What's RPython doing that makes it faster?
March 02, 2013
On Sat, 02 Mar 2013 12:17:54 -0500, Andrei Alexandrescu <SeeWebsiteForEmail@erdani.org> wrote:

> On 3/1/13 8:29 PM, Steven Schveighoffer wrote:
>> On Fri, 01 Mar 2013 20:05:34 -0500, cvk012c
>> <cvk012c@motorolasolutions.com> wrote:
>>
>>> In my latest version of D script I didn't use splitter at all. I used
>>> string specific indexOf function. Still result is very bad. For text
>>> based protocols, such as SIP, performance of string manipulating
>>> functions is very important. Unfortunately, looks like it is not D
>>> strongest point at this time.
>>
>> indexOf uses the same mechanism as splitter to find the separators. If
>> it doesn't improve anything, I'd say that is where the problem lies
>> (std.algorithm.find).
>
> find and indexOf on arrays are on par with handwritten loops.

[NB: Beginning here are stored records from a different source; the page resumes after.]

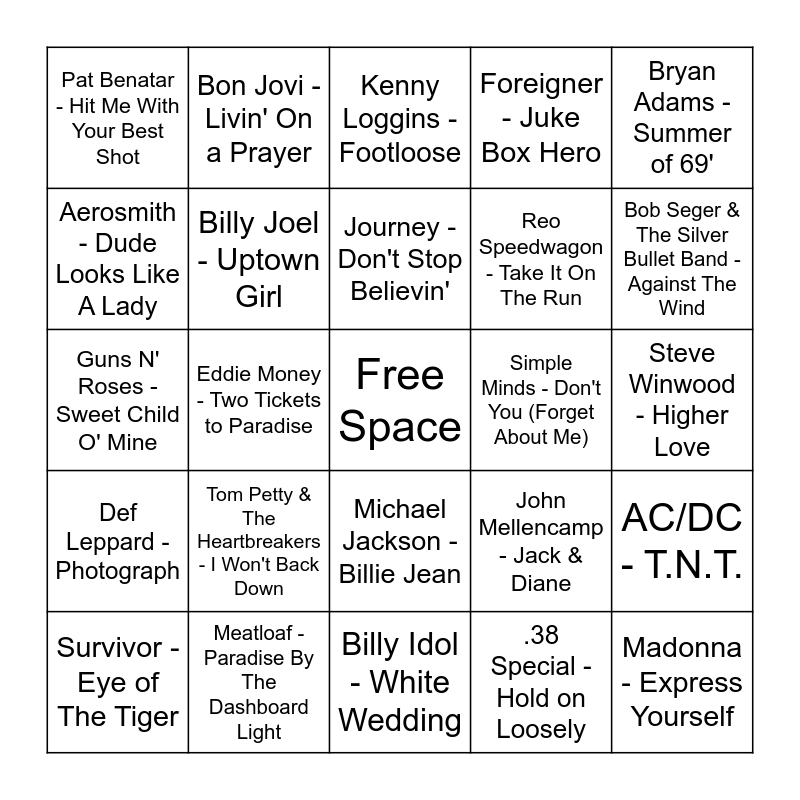 | | | | | |
|---|---|---|---|---|
| Pat Benatar - Hit Me With Your Best Shot | Bon Jovi - Livin' On a Prayer | Kenny Loggins - Footloose | Foreigner - Juke Box Hero | Bryan Adams - Summer of 69' |
| Aerosmith - Dude Looks Like A Lady | Billy Joel - Uptown Girl | Journey - Don't Stop Believin' | Reo Speedwagon - Take It On The Run | Bob Seger & The Silver Bullet Band - Against The Wind |
| Guns N' Roses - Sweet Child O' Mine | Eddie Money - Two Tickets to Paradise | Free Space | Simple Minds - Don't You (Forget About Me) | Steve Winwood - Higher Love |
| Def Leppard - Photograph | Tom Petty & The Heartbreakers - I Won't Back Down | Michael Jackson - Billie Jean | John Mellencamp - Jack & Diane | AC/DC - T.N.T. |
| Survivor - Eye of The Tiger | Meatloaf - Paradise By The Dashboard Light | Billy Idol - White Wedding | .38 Special - Hold on Loosely | Madonna - Express Yourself |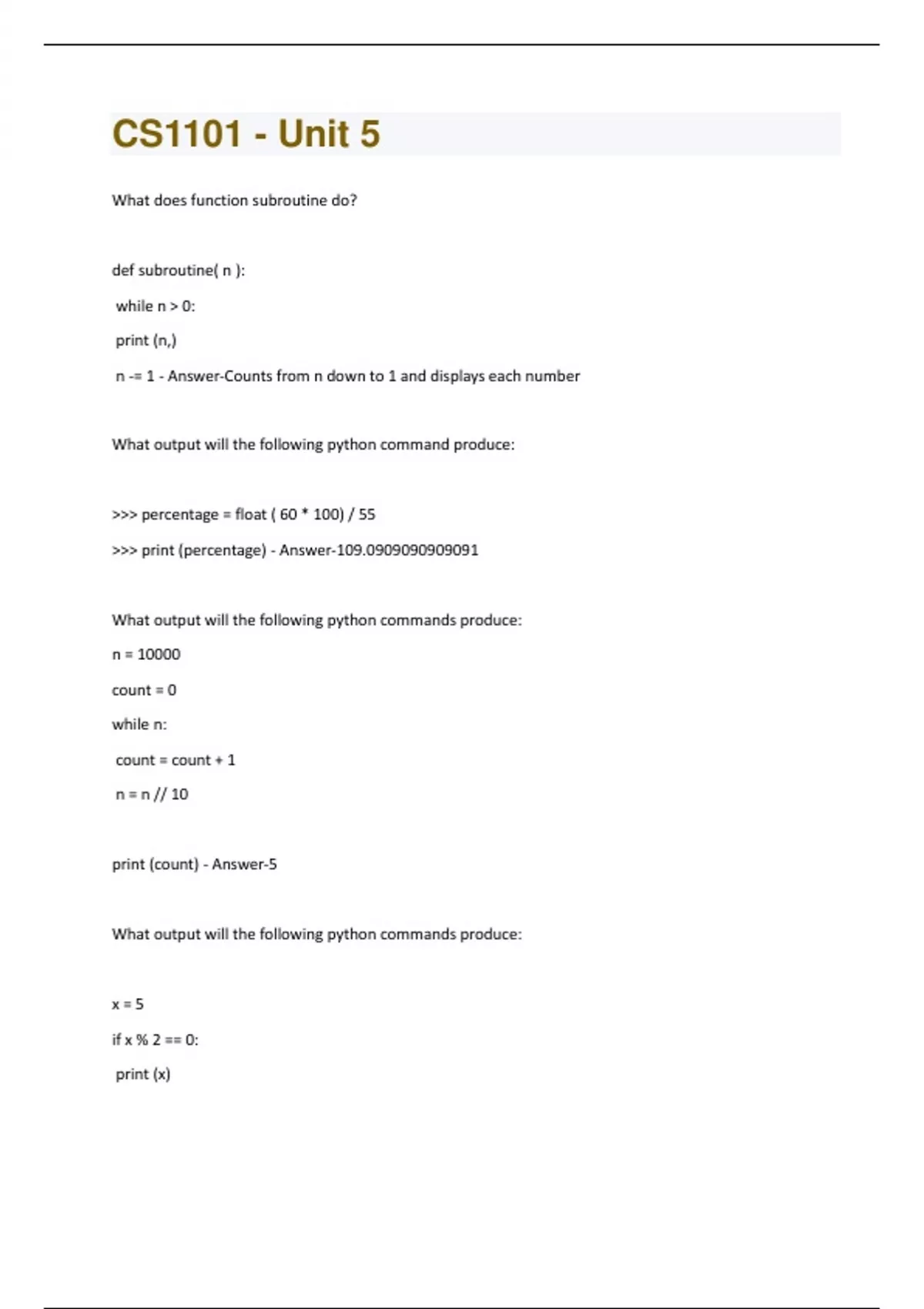 CS1101 - Unit 5

What does function subroutine do?

def subroutine( n ):

while n > 0:

print (n,)

n -= 1 - Answer-Counts from n down to 1 and displays each number

What output will the following python command produce:

>>> percentage = float ( 60 * 100) / 55

>>> print (percentage) - Answer-109.0909090909091

What output will the following python commands produce:

n = 10000

count = 0

while n:

count = count + 1

n = n // 10

print (count) - Answer-5

What output will the following python commands produce:

x = 5

if x % 2 == 0:

print (x)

This is not a personal attack, please don't take it that way.  My anecdotal tests with hand writing a custom splitter range to handle the OP's program gave me a 40% savings.  Whether it's find or not, I'm not sure, but there definitely is room for improvement.  Using indexOf instead of splitter seems to result in the same time usage, so something that is common between the two would be a logical choice to target.

It would be interesting to examine the assembly differences, but I haven't got the time right now.